Luxembourg Prepared To Negotiate On Banking Secrecy

by Ulrika Lomas, Tax-News.com, Brussels

04 February 2009

In the light of recent proposals by the European Commission to tighten its rules on banking secrecy, Luxembourg’s Prime Minister Jean-Claude Juncker has revealed that he is prepared to negotiate.

Frequently challenged about its lack of transparency, Luxembourg’s Prime Minister has revealed that the country is prepared to discuss the abolition of banking secrecy with the European Commission. However, given that Luxembourg has its own particular position on the issue, Juncker has also made clear that these discussions will form part of a two-way dialogue.

Stepping up the campaign to combat tax evasion and fraud, EU Tax Commissioner Laszlo Kovacs presented proposals to tighten European rules on banking secrecy for non-residents earlier this week. If adopted, Luxembourg, Austria and Belgium – three European member states which still preserve traditional banking secrecy – will no longer be able to cite banking secrecy as a reason to refuse information exchange with another European country.

With its position then strengthened, Brussels hopes to influence the attitude of third countries continuing to operate a banking secrecy policy, such as Switzerland and Liechtenstein.

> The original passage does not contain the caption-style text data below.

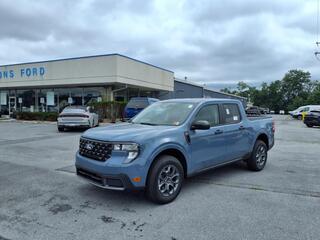 2025 Ford Maverick for sale in Martinsburg WV
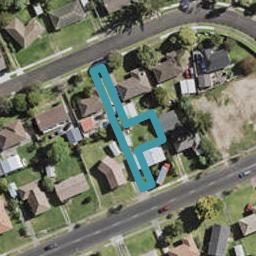 4/10 Bedlington Avenue, Manurewa, Auckland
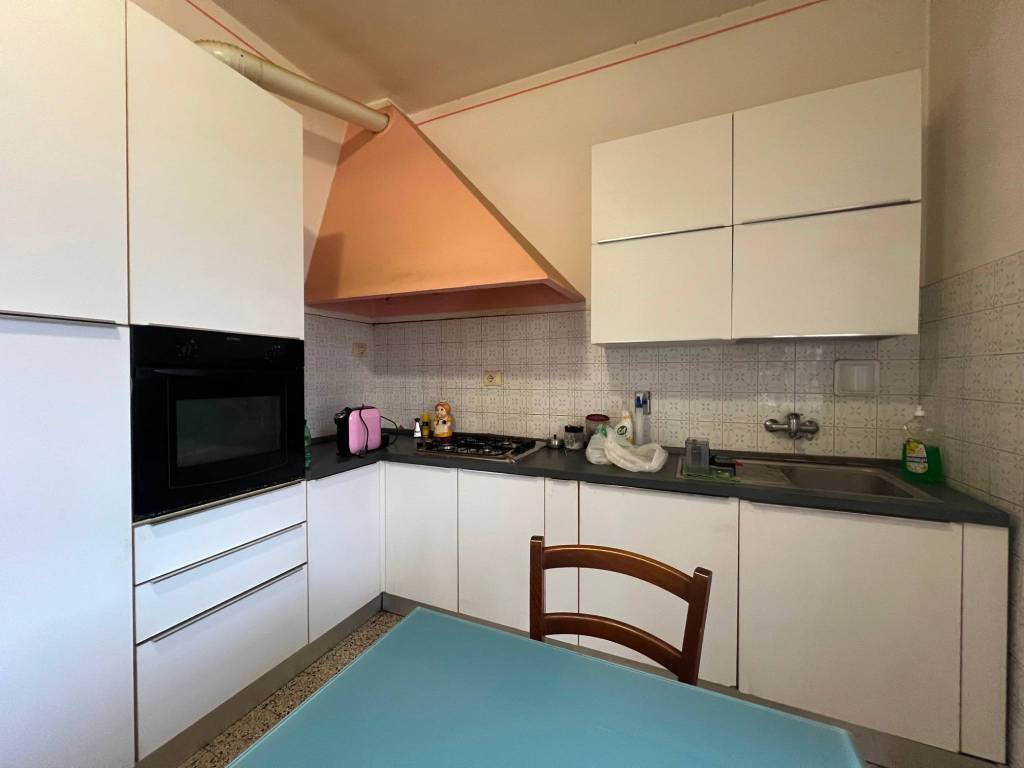 Appartamento a San miniato in Viale Guglielmo Marconi, 40 - Foto 2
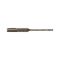 Бур SDS-PLUS M2 MILWAUKEE, діаметр 12,0х1000х950мм (4932367017)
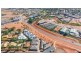 1/13 Delamere Place, South Hedland WA 6722
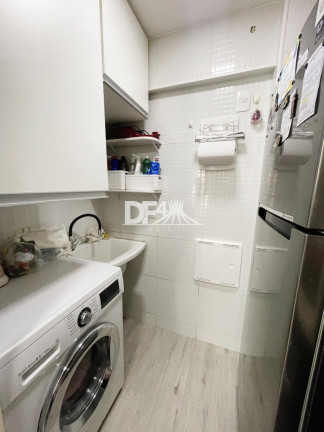 Imagem Imóvel com 1 Quarto à Venda, 42 m² em Sul (águas Claras) - Brasília Imagem Imóvel com 1 Quarto à Venda, 42 m² em Sul (águas Claras) - Brasília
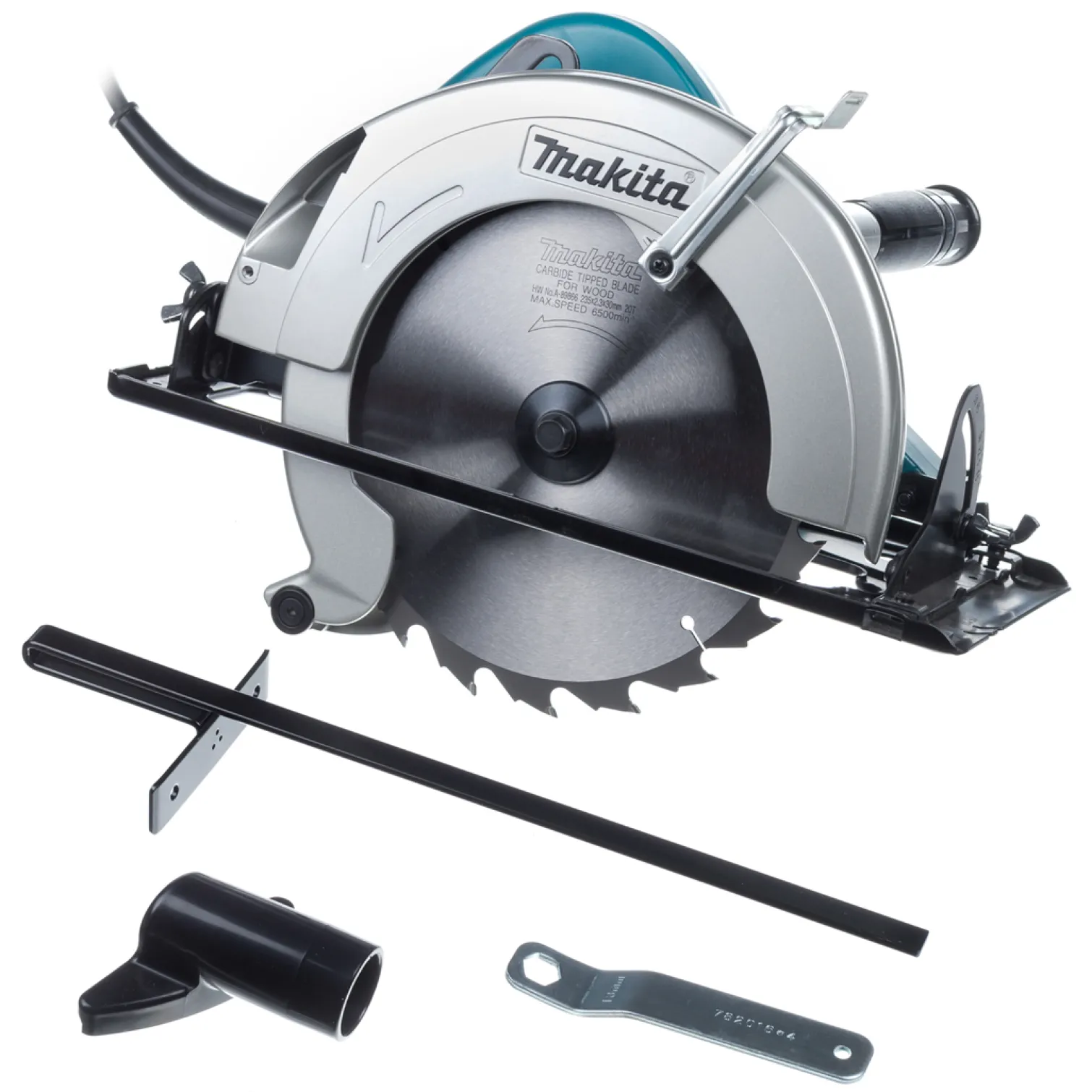 Pilarka tarczowa Makita N5900B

The new proposal is the first time that Brussels has directly targeted banking secrecy. Nevertheless, if it is to be adopted, it requires the unanimous backing from EU member states.

Austria has already expressed its opposition to the plans, arguing that abandoning banking secrecy is not prudent, since Austrian banks would become less competitive than their rivals in Switzerland and Liechtenstein.

A spokesman from the Austrian Ministry of Finance Harald Waiglein has warned that a unilateral solution, detrimental to Austria, would not be approved.